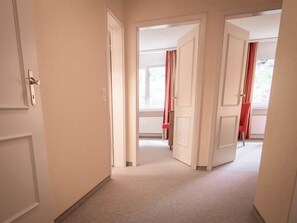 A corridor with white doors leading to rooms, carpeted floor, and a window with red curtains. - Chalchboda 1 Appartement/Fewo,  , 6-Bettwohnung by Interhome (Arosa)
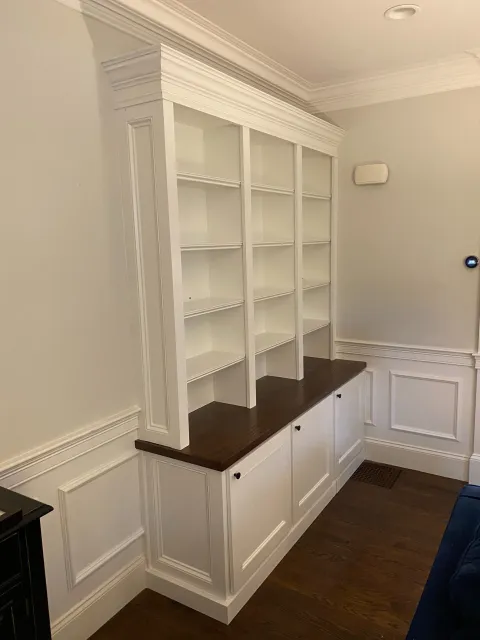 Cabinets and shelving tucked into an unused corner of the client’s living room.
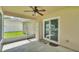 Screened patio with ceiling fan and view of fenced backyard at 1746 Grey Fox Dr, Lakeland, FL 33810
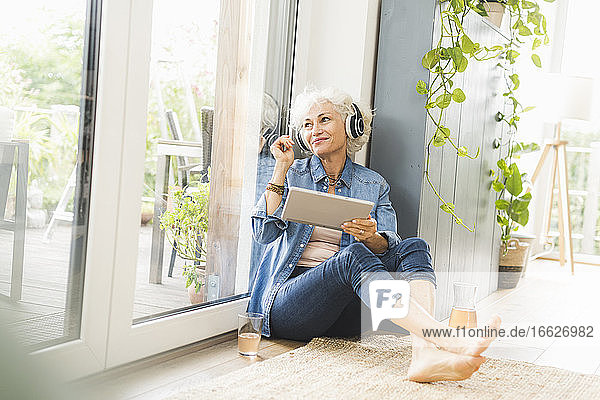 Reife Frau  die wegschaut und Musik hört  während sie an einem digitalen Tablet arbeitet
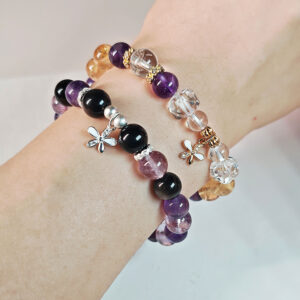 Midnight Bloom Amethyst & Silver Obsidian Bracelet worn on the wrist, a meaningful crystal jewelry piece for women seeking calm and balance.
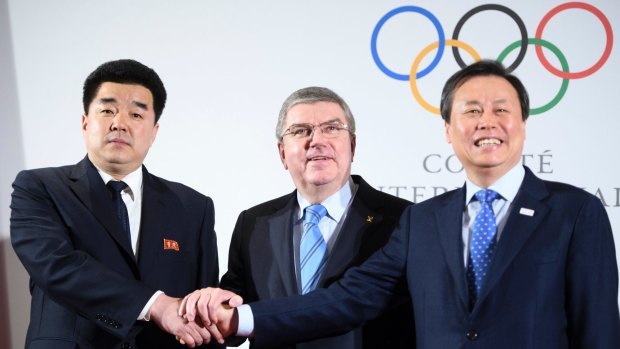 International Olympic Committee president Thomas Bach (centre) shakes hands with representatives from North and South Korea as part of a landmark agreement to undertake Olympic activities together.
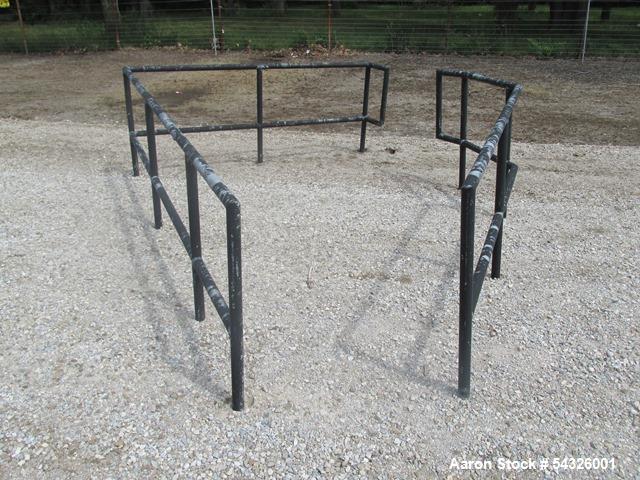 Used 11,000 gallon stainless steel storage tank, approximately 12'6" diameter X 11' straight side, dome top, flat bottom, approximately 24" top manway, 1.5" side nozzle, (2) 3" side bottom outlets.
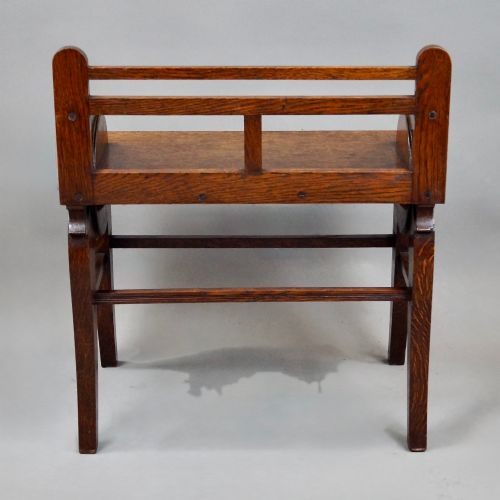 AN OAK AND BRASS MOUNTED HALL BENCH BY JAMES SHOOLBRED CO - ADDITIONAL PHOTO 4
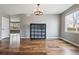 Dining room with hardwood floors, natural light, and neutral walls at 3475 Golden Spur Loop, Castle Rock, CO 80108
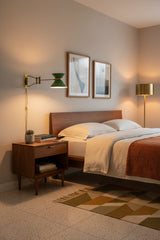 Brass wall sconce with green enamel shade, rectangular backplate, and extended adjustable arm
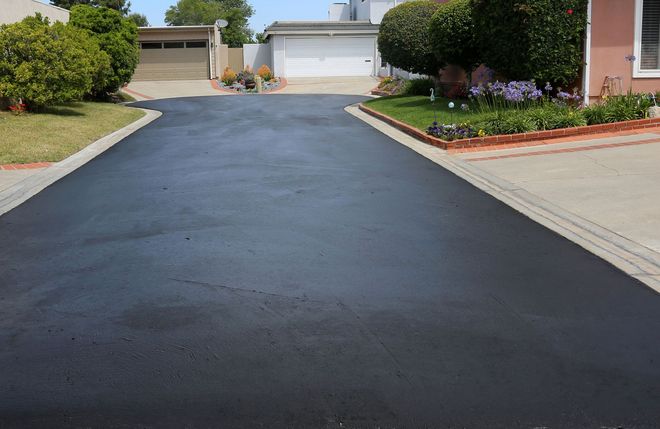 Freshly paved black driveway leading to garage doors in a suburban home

#####

TASK TO COMPLETE: With the pictures left out, restate word for word every line of the data above, from the first down to the line that contains "Dining room with".

TASK RESULT:
 A corridor with white doors leading to rooms, carpeted floor, and a window with red curtains. - Chalchboda 1 Appartement/Fewo,  , 6-Bettwohnung by Interhome (Arosa)
 Cabinets and shelving tucked into an unused corner of the client’s living room.
 Screened patio with ceiling fan and view of fenced backyard at 1746 Grey Fox Dr, Lakeland, FL 33810
 Reife Frau  die wegschaut und Musik hört  während sie an einem digitalen Tablet arbeitet
 Midnight Bloom Amethyst & Silver Obsidian Bracelet worn on the wrist, a meaningful crystal jewelry piece for women seeking calm and balance.
 International Olympic Committee president Thomas Bach (centre) shakes hands with representatives from North and South Korea as part of a landmark agreement to undertake Olympic activities together.
 Used 11,000 gallon stainless steel storage tank, approximately 12'6" diameter X 11' straight side, dome top, flat bottom, approximately 24" top manway, 1.5" side nozzle, (2) 3" side bottom outlets.
 AN OAK AND BRASS MOUNTED HALL BENCH BY JAMES SHOOLBRED CO - ADDITIONAL PHOTO 4
 Dining room with hardwood floors, natural light, and neutral walls at 3475 Golden Spur Loop, Castle Rock, CO 80108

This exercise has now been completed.